Ryan Crowder as King Lear, Joseph Garlock as Kent in King Lear at the American Shakespeare Center.
Photo by Pat Jarrett.
Austin’s Hidden Room Theatre is steadily building an international reputation for their almost archaeological approach to performance. Rather than charting new territory with their theatrical experiments, Beth Burns and her merry band of collaborators instead turn to the past, reclaiming scripts and forms of theater once lost, forgotten, or dismissed as foolish.
Riding high on the success of their productions of Der Bestrafte Brudermord (the bizarre 1710 puppet adaptation of Hamlet) and The History of King Lear(a staging of Nahum Tate’s 1681 adaptation that ends happily), Hidden Room is set to tackle new and exciting challenges as they team up with the University of Texas’ Harry Ransom Center this year.
Brudermord and Lear garnered international recognition, with invitations to perform at Oxford, the British Library, and Shakespeare’s Globe (a tour that will hopefully come to fruition in summer of 2017). In the meantime, a clip from the Austin production of Brudermord is running this summer as part of the British Library’s exhibit on Shakespeare –Shakespeare in Ten Acts.
Burns is thrilled to have Brudermord included in the exhibit. She explains, “I feel like it’s important to make sure that people know that Texas is a place where intellectually curious and challenging art gets made and appreciated. Because I think there’s a bit of a misunderstanding in the UK about America and about Texas specifically—all the stereotypes that one might expect.”

++++++++++++++++++++

Given exercise 1: From the article on Hidden Room Theatre, quote the stretch from "Riding high on" through "Center this year.".
Given exercise 2: List every venue that the article on Hidden Room Theatre says invited the company to perform.
The material after this point comes from a separate source.

++++++++++++++++++++

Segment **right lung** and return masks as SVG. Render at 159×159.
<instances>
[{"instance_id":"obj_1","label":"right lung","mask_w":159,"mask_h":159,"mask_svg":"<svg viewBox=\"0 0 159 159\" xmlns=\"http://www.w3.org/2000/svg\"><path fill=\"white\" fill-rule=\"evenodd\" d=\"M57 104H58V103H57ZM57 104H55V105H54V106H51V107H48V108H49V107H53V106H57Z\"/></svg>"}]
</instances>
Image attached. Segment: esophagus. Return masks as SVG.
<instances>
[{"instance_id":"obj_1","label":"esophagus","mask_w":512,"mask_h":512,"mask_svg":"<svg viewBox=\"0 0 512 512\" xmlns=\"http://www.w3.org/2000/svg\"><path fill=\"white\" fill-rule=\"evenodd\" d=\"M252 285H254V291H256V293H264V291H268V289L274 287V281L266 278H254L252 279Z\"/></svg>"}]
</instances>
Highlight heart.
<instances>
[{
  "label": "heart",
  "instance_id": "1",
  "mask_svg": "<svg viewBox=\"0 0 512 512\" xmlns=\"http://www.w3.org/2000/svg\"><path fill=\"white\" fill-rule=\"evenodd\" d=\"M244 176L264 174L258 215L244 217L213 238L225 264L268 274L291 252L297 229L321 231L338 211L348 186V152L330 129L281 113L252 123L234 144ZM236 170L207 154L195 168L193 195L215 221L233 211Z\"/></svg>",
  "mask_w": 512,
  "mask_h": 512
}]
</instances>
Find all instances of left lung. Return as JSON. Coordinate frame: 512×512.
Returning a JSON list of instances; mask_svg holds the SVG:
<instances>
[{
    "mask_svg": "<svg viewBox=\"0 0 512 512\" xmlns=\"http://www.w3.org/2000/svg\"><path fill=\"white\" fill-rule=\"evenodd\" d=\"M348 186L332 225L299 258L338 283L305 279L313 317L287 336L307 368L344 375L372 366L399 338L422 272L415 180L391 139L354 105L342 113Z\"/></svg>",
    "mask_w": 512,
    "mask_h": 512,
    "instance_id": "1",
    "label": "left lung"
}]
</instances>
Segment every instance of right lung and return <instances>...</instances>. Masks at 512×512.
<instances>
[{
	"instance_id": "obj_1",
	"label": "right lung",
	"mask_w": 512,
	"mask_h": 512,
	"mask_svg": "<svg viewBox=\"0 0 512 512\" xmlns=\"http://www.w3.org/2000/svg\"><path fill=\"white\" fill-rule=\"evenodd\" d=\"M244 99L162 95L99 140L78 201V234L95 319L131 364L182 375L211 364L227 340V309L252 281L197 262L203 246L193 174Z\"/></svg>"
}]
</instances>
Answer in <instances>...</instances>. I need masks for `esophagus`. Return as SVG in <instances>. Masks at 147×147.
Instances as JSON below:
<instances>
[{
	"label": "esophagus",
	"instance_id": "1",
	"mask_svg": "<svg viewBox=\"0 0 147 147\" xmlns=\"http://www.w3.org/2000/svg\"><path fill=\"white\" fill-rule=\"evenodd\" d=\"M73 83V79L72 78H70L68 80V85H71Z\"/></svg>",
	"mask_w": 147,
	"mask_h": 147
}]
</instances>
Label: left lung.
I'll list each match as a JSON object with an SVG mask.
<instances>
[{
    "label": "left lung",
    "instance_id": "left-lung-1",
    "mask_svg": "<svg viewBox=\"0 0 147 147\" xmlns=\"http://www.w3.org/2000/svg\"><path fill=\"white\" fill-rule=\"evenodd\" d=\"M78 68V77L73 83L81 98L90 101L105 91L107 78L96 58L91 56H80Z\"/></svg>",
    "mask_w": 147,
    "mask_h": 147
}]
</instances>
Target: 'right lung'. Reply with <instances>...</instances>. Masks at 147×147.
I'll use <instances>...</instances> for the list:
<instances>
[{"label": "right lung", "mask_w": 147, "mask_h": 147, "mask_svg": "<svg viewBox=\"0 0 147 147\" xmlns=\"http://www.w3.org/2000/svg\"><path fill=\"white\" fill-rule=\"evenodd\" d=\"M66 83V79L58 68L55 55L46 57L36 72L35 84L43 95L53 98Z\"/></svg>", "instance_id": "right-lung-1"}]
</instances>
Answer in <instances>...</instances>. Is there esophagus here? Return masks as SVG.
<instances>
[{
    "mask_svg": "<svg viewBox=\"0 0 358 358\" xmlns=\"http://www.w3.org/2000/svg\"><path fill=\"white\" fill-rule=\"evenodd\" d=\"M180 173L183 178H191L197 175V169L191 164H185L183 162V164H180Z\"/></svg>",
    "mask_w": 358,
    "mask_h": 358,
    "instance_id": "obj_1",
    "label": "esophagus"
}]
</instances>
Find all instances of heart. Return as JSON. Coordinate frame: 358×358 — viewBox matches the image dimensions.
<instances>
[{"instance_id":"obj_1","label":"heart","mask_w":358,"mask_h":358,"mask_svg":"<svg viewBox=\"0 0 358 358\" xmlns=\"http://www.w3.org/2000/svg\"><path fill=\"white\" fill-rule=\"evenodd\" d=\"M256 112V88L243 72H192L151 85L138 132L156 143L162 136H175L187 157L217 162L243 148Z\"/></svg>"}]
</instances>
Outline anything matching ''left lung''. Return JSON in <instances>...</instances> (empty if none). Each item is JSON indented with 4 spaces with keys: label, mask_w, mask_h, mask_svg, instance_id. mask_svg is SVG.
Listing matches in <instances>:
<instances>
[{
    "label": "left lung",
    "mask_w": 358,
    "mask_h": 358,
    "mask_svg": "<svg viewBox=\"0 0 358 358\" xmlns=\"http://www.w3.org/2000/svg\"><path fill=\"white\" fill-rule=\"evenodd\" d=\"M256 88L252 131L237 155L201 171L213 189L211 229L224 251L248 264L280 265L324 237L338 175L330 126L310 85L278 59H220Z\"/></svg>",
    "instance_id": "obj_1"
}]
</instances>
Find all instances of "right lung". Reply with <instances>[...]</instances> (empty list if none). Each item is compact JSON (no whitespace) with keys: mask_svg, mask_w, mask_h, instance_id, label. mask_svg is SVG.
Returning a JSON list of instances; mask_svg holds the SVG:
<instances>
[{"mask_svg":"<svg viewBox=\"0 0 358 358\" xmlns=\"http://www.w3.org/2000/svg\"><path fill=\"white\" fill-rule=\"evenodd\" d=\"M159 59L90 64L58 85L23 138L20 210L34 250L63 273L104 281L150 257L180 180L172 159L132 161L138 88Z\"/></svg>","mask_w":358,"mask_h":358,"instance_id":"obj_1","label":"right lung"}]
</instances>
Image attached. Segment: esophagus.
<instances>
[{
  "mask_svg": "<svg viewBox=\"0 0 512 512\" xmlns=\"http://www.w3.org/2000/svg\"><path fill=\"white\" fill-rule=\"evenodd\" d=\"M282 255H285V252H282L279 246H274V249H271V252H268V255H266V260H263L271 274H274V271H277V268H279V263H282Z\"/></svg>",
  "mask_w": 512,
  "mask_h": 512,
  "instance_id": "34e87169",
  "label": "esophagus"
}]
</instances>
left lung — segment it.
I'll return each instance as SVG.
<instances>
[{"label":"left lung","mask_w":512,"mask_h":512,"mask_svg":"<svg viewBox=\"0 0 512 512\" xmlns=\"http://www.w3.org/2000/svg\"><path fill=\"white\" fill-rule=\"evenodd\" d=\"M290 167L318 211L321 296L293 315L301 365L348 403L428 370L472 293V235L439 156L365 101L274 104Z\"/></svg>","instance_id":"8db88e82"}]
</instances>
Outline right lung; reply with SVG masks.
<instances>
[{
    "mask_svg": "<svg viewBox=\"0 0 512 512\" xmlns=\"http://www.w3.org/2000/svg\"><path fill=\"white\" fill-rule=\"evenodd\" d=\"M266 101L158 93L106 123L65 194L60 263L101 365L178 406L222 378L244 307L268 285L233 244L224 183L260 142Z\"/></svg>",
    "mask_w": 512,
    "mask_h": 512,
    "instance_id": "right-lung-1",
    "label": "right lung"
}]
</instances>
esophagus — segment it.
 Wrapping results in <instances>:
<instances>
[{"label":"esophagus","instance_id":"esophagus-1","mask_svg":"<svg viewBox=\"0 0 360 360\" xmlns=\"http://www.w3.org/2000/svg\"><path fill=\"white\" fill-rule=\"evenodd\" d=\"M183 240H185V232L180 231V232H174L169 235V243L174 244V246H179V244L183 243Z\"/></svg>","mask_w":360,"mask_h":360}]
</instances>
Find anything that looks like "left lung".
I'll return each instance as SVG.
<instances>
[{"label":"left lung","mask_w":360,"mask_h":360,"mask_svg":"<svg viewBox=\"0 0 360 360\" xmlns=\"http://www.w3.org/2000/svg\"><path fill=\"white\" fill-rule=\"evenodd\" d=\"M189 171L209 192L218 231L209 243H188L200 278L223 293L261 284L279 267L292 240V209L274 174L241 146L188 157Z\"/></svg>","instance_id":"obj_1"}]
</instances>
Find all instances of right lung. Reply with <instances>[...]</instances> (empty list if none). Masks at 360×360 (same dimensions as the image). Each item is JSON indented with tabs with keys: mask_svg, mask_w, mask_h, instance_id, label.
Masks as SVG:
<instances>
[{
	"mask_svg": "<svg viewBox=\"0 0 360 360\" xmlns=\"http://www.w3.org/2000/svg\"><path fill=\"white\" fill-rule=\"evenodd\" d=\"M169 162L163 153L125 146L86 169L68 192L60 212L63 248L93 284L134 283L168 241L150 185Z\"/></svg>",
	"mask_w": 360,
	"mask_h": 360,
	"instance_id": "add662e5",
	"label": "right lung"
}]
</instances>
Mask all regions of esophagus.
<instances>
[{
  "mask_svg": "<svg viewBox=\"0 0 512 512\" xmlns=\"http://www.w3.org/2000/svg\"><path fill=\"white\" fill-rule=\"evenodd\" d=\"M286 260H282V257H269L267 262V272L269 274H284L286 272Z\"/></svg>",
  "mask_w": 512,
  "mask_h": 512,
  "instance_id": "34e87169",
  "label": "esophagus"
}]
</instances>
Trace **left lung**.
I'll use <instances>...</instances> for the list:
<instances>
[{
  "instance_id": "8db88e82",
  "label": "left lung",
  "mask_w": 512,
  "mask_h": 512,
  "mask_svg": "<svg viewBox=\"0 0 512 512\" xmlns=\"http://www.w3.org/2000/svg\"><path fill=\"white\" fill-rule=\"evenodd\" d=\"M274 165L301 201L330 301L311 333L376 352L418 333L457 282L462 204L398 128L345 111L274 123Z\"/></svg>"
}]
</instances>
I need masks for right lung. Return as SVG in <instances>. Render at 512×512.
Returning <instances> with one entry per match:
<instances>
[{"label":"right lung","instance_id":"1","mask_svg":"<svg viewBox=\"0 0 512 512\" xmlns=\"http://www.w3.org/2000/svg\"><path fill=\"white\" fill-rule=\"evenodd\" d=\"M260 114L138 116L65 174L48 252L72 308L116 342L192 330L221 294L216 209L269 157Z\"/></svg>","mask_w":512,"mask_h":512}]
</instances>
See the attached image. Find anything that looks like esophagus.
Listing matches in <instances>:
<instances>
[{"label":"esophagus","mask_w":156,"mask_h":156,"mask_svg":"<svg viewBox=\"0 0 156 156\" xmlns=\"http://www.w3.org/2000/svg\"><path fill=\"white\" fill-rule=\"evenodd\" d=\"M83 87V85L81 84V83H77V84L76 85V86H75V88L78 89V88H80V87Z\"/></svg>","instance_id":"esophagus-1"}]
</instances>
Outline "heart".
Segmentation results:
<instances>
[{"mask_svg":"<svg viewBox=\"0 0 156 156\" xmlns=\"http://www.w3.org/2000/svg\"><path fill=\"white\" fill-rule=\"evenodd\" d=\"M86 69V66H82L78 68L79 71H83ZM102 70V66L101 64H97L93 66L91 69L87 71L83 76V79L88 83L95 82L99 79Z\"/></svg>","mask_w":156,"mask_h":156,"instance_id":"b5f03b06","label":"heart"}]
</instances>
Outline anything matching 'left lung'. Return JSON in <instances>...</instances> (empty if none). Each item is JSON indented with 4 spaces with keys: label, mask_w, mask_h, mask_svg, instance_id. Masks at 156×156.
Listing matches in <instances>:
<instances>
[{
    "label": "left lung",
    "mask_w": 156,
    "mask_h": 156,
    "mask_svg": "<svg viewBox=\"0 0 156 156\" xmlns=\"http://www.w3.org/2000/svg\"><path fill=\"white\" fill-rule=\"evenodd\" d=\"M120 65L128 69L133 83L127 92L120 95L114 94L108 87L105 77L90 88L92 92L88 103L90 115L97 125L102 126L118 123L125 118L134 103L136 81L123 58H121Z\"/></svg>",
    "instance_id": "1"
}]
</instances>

++++++++++++++++++++

Task solution 1:
Riding high on the success of their productions of Der Bestrafte Brudermord (the bizarre 1710 puppet adaptation of Hamlet) and The History of King Lear(a staging of Nahum Tate’s 1681 adaptation that ends happily), Hidden Room is set to tackle new and exciting challenges as they team up with the University of Texas’ Harry Ransom Center this year.

Task solution 2: Oxford, the British Library, Shakespeare's Globe